A total of 331 patients underwent randomization; 166 were assigned to receive avacopan, and 165 were assigned to receive prednisone. The mean BVAS at baseline was 16 in both groups. Remission at week 26 (the first primary end point) was observed in 120 of 166 patients (72.3%) receiving avacopan and in 115 of 164 patients (70.1%) receiving prednisone (estimated common difference, 3.4 percentage points; 95% confidence interval [CI], -6.0 to 12.8; P<0.001 for noninferiority; P = 0.24 for superiority). Sustained remission at week 52 (the second primary end point) was observed in 109 of 166 patients (65.7%) receiving avacopan and in 90 of 164 patients (54.9%) receiving prednisone (estimated common difference, 12.5 percentage points; 95% CI, 2.6 to 22.3; P<0.001 for noninferiority; P = 0.007 for superiority). Serious adverse events (excluding worsening vasculitis) occurred in 37.3% of the patients receiving avacopan and in 39.0% of those receiving prednisone.

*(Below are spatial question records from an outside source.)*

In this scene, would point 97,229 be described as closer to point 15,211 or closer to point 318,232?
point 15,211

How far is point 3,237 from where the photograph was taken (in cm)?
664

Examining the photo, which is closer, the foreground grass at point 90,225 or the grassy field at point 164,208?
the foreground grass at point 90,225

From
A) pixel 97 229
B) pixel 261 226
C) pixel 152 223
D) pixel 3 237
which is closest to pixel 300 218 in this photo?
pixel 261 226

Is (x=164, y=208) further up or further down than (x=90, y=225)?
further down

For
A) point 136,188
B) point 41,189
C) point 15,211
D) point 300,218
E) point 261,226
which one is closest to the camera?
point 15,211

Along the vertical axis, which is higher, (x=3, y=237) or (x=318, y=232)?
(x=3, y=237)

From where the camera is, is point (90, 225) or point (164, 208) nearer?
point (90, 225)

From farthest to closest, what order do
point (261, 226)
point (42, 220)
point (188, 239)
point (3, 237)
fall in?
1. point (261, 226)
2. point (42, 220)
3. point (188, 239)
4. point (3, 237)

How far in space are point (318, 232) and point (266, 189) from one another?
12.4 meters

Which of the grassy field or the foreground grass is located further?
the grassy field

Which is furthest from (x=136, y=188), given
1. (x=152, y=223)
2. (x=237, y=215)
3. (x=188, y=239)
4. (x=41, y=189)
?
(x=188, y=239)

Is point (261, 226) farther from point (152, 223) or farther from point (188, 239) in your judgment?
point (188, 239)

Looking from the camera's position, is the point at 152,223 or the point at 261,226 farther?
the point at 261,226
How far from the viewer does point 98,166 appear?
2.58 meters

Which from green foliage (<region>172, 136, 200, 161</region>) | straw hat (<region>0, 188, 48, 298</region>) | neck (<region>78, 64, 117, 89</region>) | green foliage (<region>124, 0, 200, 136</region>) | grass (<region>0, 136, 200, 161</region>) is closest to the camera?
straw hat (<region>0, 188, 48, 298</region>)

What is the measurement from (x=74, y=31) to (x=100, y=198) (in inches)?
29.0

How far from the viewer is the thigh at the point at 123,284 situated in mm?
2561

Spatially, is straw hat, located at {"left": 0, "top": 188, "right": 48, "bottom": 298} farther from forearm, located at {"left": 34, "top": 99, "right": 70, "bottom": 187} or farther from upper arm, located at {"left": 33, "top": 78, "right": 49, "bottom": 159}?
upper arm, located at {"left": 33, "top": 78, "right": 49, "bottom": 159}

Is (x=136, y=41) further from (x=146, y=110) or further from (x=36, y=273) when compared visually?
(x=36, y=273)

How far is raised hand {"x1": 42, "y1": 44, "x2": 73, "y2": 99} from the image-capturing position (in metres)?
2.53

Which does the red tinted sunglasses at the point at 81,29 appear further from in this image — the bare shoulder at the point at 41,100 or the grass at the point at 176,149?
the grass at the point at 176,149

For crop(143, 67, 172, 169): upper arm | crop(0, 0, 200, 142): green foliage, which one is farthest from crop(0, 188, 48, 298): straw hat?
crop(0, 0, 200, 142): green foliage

In this trial involving patients with ANCA-associated vasculitis, avacopan was noninferior but not superior to prednisone taper with respect to remission at week 26 and was superior to prednisone taper with respect to sustained remission at week 52. All the patients received cyclophosphamide or rituximab. The safety and clinical effects of avacopan beyond 52 weeks were not addressed in the trial. (Funded by ChemoCentryx; ADVOCATE ClinicalTrials.gov number, NCT02994927.).
C5a 受体抑制剂 avacopan 正在被研究用于治疗抗中性粒细胞胞浆抗体(ANCA)相关性血管炎。
在这项随机对照试验中,我们将 ANCA 相关性血管炎患者按 1:1 的比例随机分配,接受每日两次 30 毫克口服 avacopan 或口服泼尼松龙逐渐减量。所有患者均接受环磷酰胺(随后接受硫唑嘌呤)或利妥昔单抗治疗。主要终点为缓解,定义为第 26 周时 Birmingham Vasculitis Activity Score(BVAS)为 0(评分范围为 0 至 63,得分越高表示疾病活动度越高),且前 4 周内未使用糖皮质激素。次要终点为持续缓解,定义为第 26 周和第 52 周均缓解。两个终点均进行非劣效性(以 20 个百分点为界)和优效性检验。
共有 331 名患者接受随机分组;166 名患者被分配接受 avacopan 治疗,165 名患者被分配接受泼尼松龙治疗。两组患者的基线平均 BVAS 均为 16。第 26 周(主要终点之一)缓解的患者在接受 avacopan 治疗的 166 名患者中为 120 名(72.3%),在接受泼尼松龙治疗的 164 名患者中为 115 名(70.1%)(估计共同差异为 3.4 个百分点;95%置信区间[CI]为-6.0 至 12.8;P<0.001,非劣效性检验;P=0.24,优效性检验)。第 52 周(次要终点之一)持续缓解的患者在接受 avacopan 治疗的 166 名患者中为 109 名(65.7%),在接受泼尼松龙治疗的 164 名患者中为 90 名(54.9%)(估计共同差异为 12.5 个百分点;95%CI 为 2.6 至 22.3;P<0.001,非劣效性检验;P=0.007,优效性检验)。接受 avacopan 治疗的患者中有 37.3%发生严重不良事件(不包括血管炎恶化),接受泼尼松龙治疗的患者中有 39.0%发生严重不良事件。
在这项涉及抗中性粒细胞胞浆抗体相关性血管炎患者的试验中,avacopan 在第 26 周缓解方面不劣于泼尼松龙逐渐减量,但在第 52 周持续缓解方面优于泼尼松龙逐渐减量。所有患者均接受环磷酰胺或利妥昔单抗治疗。该试验未评估 avacopan 在第 52 周后治疗的安全性和临床效果。(由 ChemoCentryx 资助;ADVOCATE 临床试验.gov 编号,NCT02994927。)